RECORDED INFORMATION -

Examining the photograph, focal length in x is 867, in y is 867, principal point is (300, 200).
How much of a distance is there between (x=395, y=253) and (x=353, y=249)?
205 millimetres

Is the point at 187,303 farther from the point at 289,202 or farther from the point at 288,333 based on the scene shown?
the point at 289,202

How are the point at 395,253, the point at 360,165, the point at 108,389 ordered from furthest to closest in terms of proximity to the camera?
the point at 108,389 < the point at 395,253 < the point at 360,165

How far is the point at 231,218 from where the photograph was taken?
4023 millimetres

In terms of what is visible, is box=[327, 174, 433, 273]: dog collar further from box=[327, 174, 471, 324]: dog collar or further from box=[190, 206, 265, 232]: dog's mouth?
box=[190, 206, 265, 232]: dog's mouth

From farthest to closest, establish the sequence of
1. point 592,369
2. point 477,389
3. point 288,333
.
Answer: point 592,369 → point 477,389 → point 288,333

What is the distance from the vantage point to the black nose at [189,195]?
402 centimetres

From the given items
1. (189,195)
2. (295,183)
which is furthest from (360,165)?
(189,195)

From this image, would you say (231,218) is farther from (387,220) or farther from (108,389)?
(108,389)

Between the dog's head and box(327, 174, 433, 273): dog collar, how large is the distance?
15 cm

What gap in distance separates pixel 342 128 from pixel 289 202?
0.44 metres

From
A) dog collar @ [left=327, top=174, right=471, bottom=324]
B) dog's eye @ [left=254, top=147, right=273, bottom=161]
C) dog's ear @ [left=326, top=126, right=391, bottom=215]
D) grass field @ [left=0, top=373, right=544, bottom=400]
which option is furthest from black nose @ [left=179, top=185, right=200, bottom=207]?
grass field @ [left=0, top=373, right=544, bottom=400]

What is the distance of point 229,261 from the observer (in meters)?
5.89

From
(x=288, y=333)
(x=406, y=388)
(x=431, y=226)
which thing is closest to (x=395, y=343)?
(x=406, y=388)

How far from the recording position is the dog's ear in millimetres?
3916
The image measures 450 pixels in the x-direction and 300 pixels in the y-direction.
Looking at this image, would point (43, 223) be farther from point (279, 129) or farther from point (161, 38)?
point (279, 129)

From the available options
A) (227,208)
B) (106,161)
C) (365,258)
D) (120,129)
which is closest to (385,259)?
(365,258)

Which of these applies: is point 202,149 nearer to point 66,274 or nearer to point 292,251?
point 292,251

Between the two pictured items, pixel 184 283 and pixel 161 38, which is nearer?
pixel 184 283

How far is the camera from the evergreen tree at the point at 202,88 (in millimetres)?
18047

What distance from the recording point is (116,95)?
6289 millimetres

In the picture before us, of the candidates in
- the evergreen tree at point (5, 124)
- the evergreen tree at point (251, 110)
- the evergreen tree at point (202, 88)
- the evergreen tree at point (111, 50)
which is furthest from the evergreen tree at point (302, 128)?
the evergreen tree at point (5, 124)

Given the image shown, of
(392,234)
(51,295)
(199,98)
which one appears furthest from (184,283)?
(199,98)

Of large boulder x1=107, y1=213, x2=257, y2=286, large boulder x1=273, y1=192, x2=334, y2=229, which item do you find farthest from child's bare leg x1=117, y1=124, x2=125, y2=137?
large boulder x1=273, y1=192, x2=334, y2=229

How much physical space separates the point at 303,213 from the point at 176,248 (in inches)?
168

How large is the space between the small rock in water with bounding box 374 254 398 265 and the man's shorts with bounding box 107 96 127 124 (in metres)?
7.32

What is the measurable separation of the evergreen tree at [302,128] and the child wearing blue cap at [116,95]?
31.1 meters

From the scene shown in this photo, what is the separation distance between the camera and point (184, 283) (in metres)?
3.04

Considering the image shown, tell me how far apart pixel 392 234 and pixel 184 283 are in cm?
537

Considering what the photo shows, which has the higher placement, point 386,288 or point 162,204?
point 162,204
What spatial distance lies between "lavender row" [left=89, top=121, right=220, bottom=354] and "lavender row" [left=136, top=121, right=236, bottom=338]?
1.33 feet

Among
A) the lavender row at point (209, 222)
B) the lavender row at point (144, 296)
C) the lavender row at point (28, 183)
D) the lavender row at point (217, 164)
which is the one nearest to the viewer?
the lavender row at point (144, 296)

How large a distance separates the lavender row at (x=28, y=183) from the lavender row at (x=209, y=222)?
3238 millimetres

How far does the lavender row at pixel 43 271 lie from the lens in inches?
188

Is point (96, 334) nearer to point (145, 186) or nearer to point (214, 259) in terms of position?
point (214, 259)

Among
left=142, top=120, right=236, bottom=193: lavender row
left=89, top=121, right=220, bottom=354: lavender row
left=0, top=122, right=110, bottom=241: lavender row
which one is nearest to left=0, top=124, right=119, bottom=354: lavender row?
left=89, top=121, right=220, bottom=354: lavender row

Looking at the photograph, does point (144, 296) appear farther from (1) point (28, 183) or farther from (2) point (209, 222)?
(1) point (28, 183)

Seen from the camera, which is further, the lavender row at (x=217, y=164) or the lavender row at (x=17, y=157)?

STATED GOAL -
Rewrite the stretch from the start of the lines through the line containing "4023 millimetres", replacing "photograph" with "image" and leaving everything else unchanged.

SOLVED PROBLEM -
Examining the image, focal length in x is 867, in y is 867, principal point is (300, 200).
How much of a distance is there between (x=395, y=253) and (x=353, y=249)?
205 millimetres

Is the point at 187,303 farther from the point at 289,202 or farther from the point at 288,333 based on the scene shown?
the point at 289,202

How are the point at 395,253, the point at 360,165, the point at 108,389 ordered from furthest to closest in terms of proximity to the camera?
the point at 108,389 < the point at 395,253 < the point at 360,165

How far is the point at 231,218 from where the image was taken?
4023 millimetres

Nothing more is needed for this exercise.